• ACTIVITY:
Images do not belong in the copy; retype the rest of the entries below exactly.

• RECORD EXTRACTS:
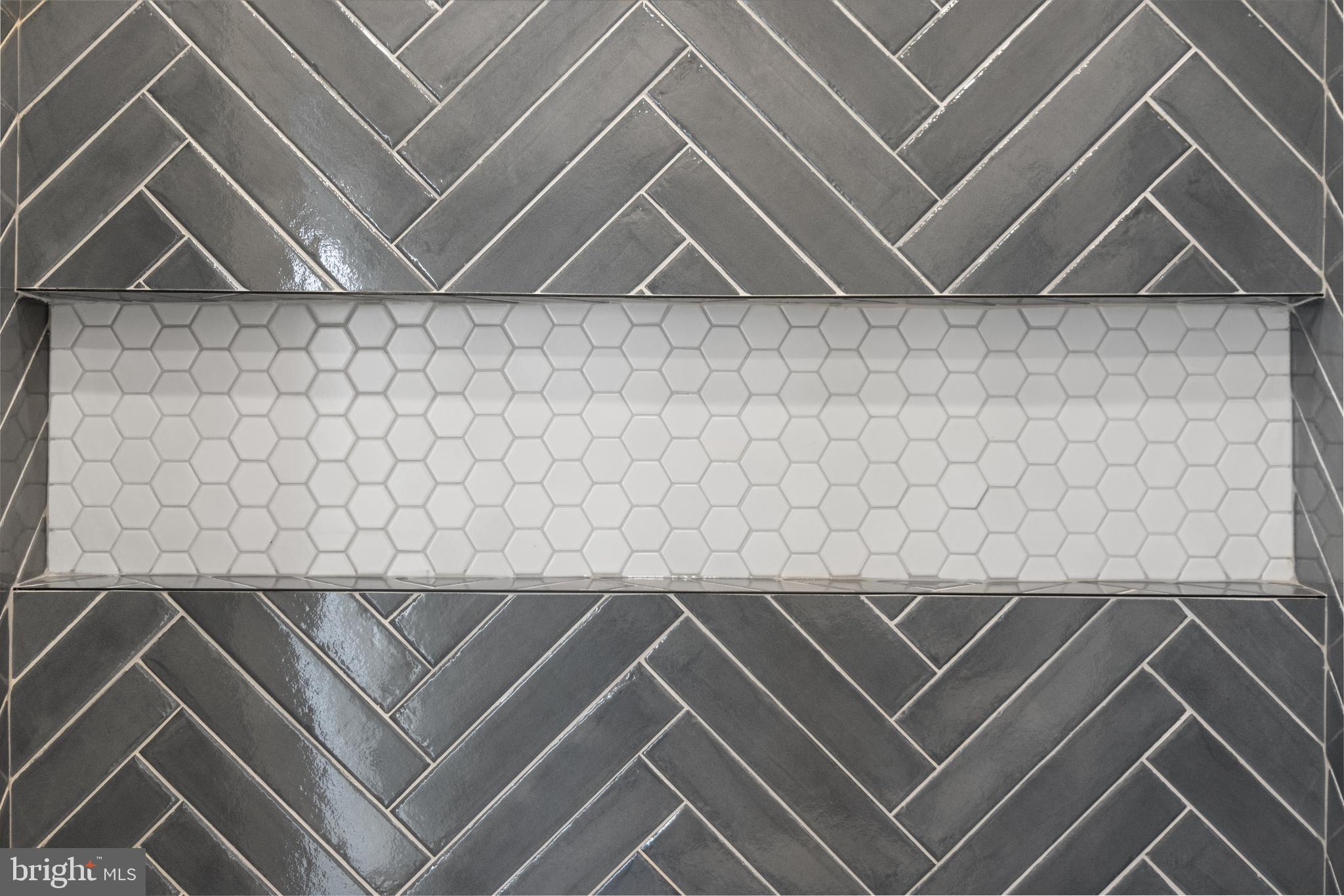 316 York Road Bethany Beach, DE 19930 - Photo 47 of 104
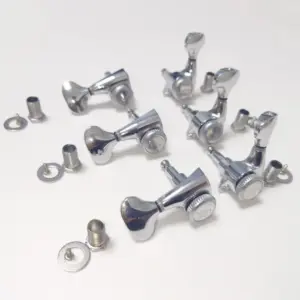 Sfc9ec253382142c598ef290f2a7e05964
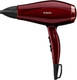 Миниатюра изображения товара Фен BaByliss 5912PE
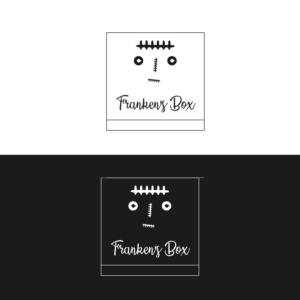 Diseño de Logo por Babsss para este proyecto | Diseño: #19493837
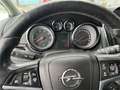 Opel Zafira Tourer 1,6 CDTI ecoflex Cosmo Start/Stop Sy Grijs - thumbnail 8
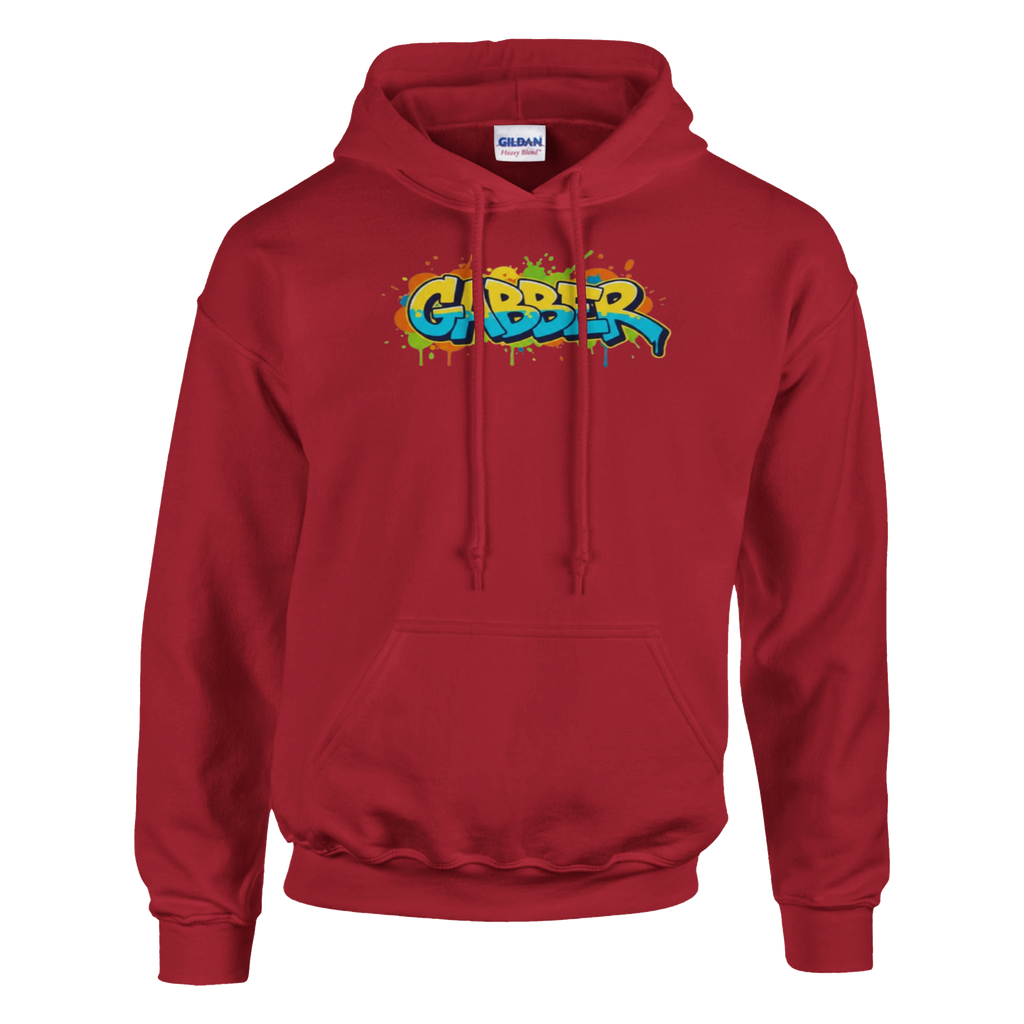 bfb1b851-bdee-4c60-ae3a-802d1c4bc6b1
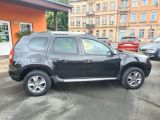Dacia Duster bei Reisemobile.expert - Abbildung (4 / 15)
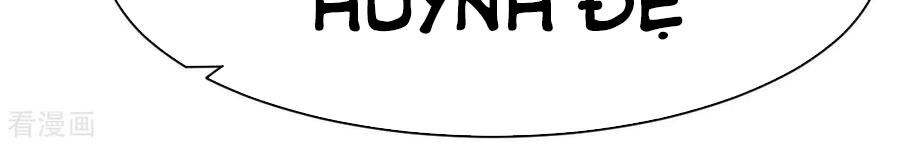 Chiến Đỉnh Chapter 212 - 8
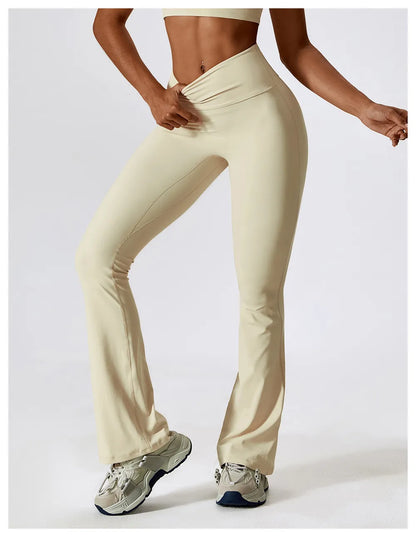 Ivy Pants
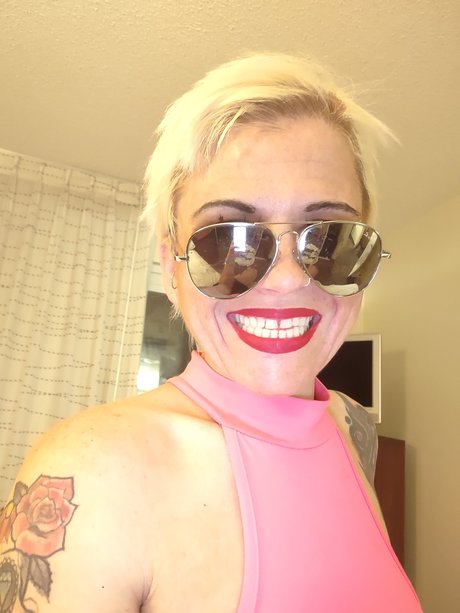 Jessica Grimes porn onlyfans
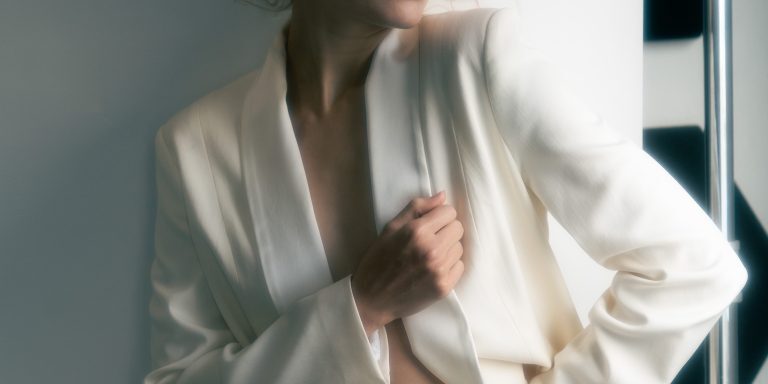 Anthe Zutter
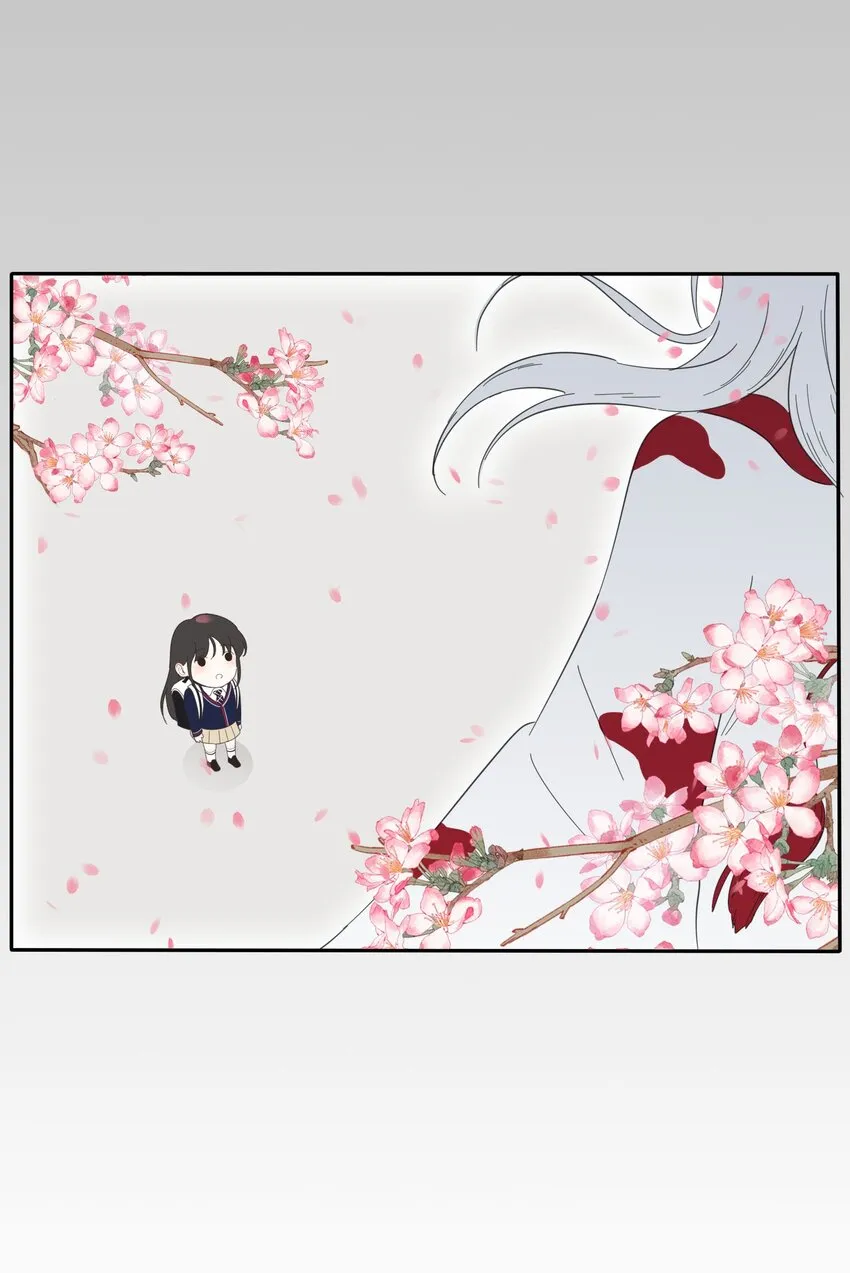 031 微光 第34页
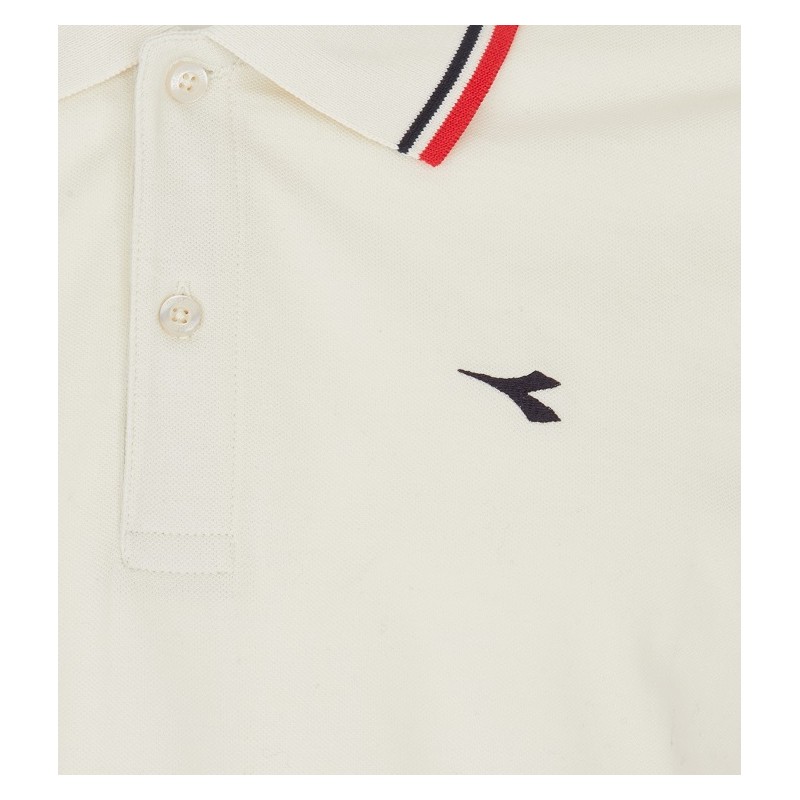 Diadora Tricou polo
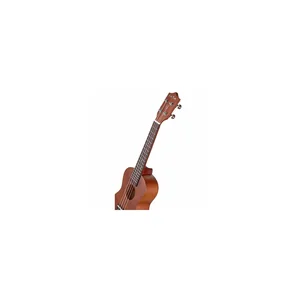 Harley Benton Ukulele Pack Concert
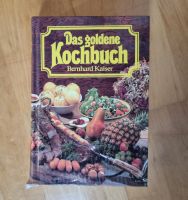 Das goldene Kochbuch,  Klassiker Rheinland-Pfalz - Westhofen Vorschau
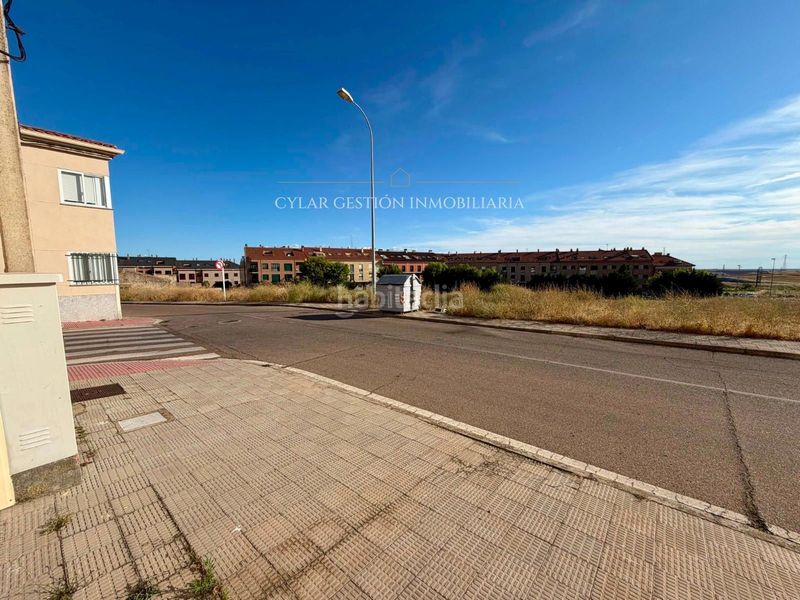 Foto 916e2cdb-116a-44b7-b3f1-f0389a70a328. Casa amb calefacció aparcament a Población de Arroyo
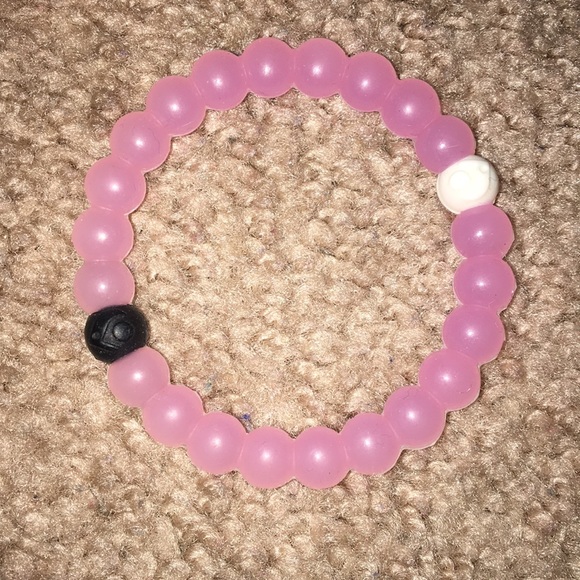 4 Lokai’s GETTING RID OF - Picture 4 of 7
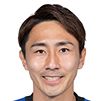 https://img.zhizhuzhibov.com.cn/img/football/player/24757af2a908ccba7ba12c60ece9a5cb.png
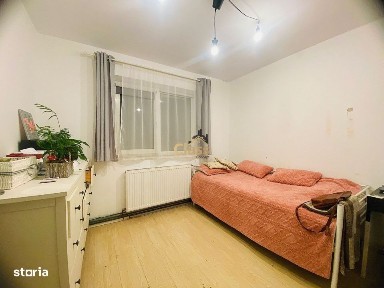 Cluj-Napoca, Manastur, Cluj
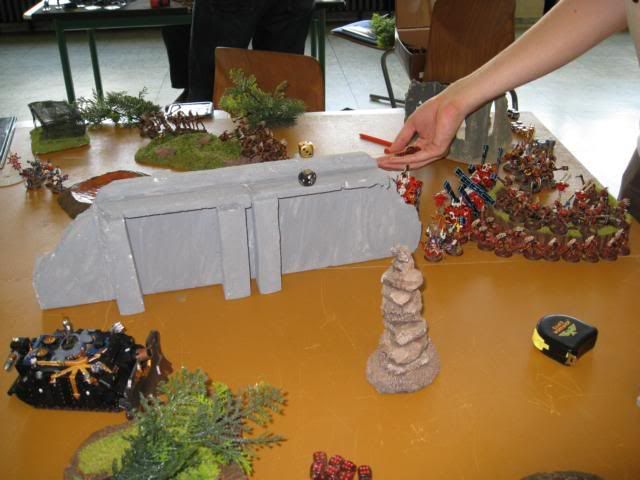 K640_IMG_0531.jpg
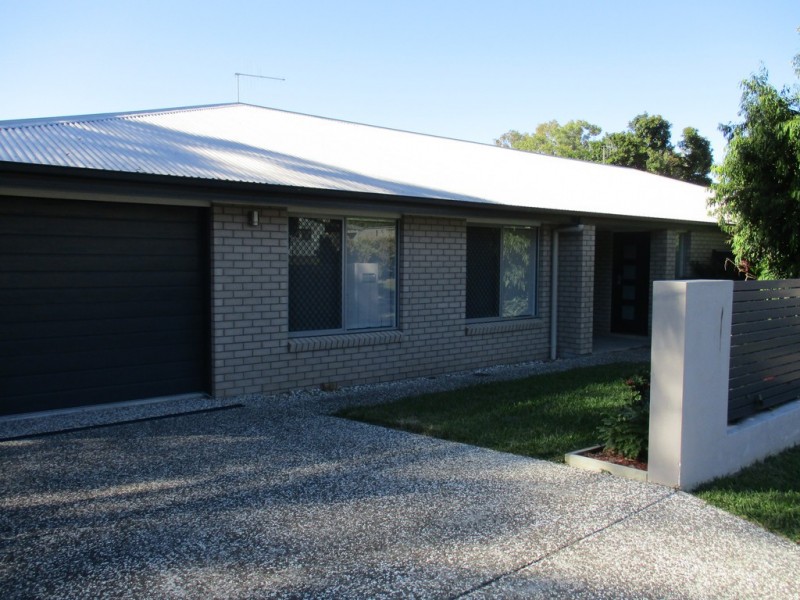 19 Kelly St, Eagleby QLD 4207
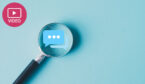 How to Go From Reports to Results With Customer Feedback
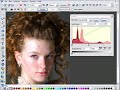 the photo tool in xara xtreme and xtreme pro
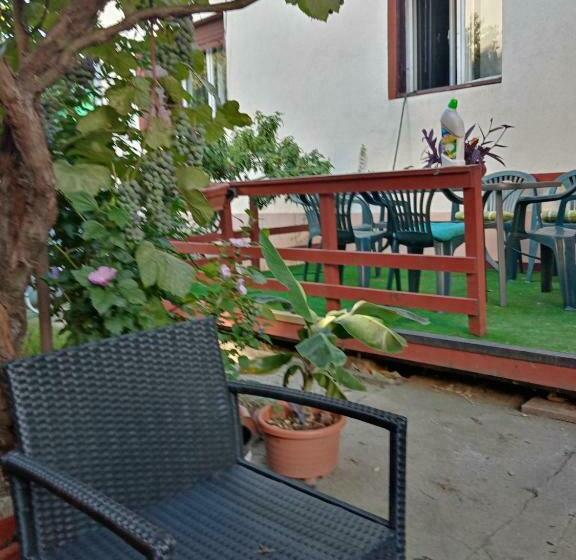 Pokój Standard, Camera Cu Baie Tina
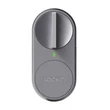 Kép 4/4 - Smart Lock with keypad Lockin SMART LOCK G30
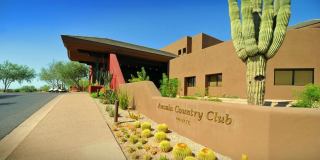 Rates Vary: $12,495 - $12,495 Gallery 23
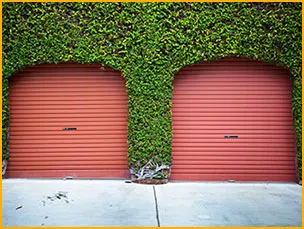 Global Garage Door Service Chesterfield, NJ 609-427-3186 Global Garage Door Service Chesterfield, NJ 609-427-3186 - rolling-garage-doors-gdr-07m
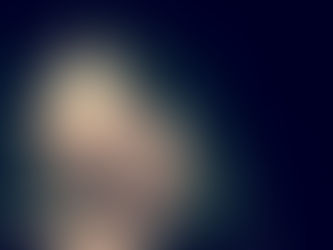 That Feeling and The Crooked Path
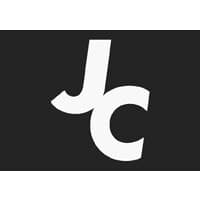 JusCollege
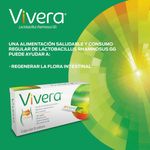 Vivera-Lactobacillus-Rhamnosus-GG-Sobres-8-Unidades-3-36918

• ANSWER SPACE:
 316 York Road Bethany Beach, DE 19930 - Photo 47 of 104
 Sfc9ec253382142c598ef290f2a7e05964
 Миниатюра изображения товара Фен BaByliss 5912PE
 Diseño de Logo por Babsss para este proyecto | Diseño: #19493837
 Opel Zafira Tourer 1,6 CDTI ecoflex Cosmo Start/Stop Sy Grijs - thumbnail 8
 bfb1b851-bdee-4c60-ae3a-802d1c4bc6b1
Dacia Duster bei Reisemobile.expert - Abbildung (4 / 15)
 Chiến Đỉnh Chapter 212 - 8
 Ivy Pants
 Jessica Grimes porn onlyfans
 Anthe Zutter
 031 微光 第34页
 Diadora Tricou polo
 Harley Benton Ukulele Pack Concert
 Das goldene Kochbuch,  Klassiker Rheinland-Pfalz - Westhofen Vorschau
 Foto 916e2cdb-116a-44b7-b3f1-f0389a70a328. Casa amb calefacció aparcament a Población de Arroyo
 4 Lokai’s GETTING RID OF - Picture 4 of 7
 https://img.zhizhuzhibov.com.cn/img/football/player/24757af2a908ccba7ba12c60ece9a5cb.png
 Cluj-Napoca, Manastur, Cluj
 K640_IMG_0531.jpg
 19 Kelly St, Eagleby QLD 4207
 How to Go From Reports to Results With Customer Feedback
 the photo tool in xara xtreme and xtreme pro
 Pokój Standard, Camera Cu Baie Tina
 Kép 4/4 - Smart Lock with keypad Lockin SMART LOCK G30
 Rates Vary: $12,495 - $12,495 Gallery 23
 Global Garage Door Service Chesterfield, NJ 609-427-3186 Global Garage Door Service Chesterfield, NJ 609-427-3186 - rolling-garage-doors-gdr-07m
 That Feeling and The Crooked Path
 JusCollege
 Vivera-Lactobacillus-Rhamnosus-GG-Sobres-8-Unidades-3-36918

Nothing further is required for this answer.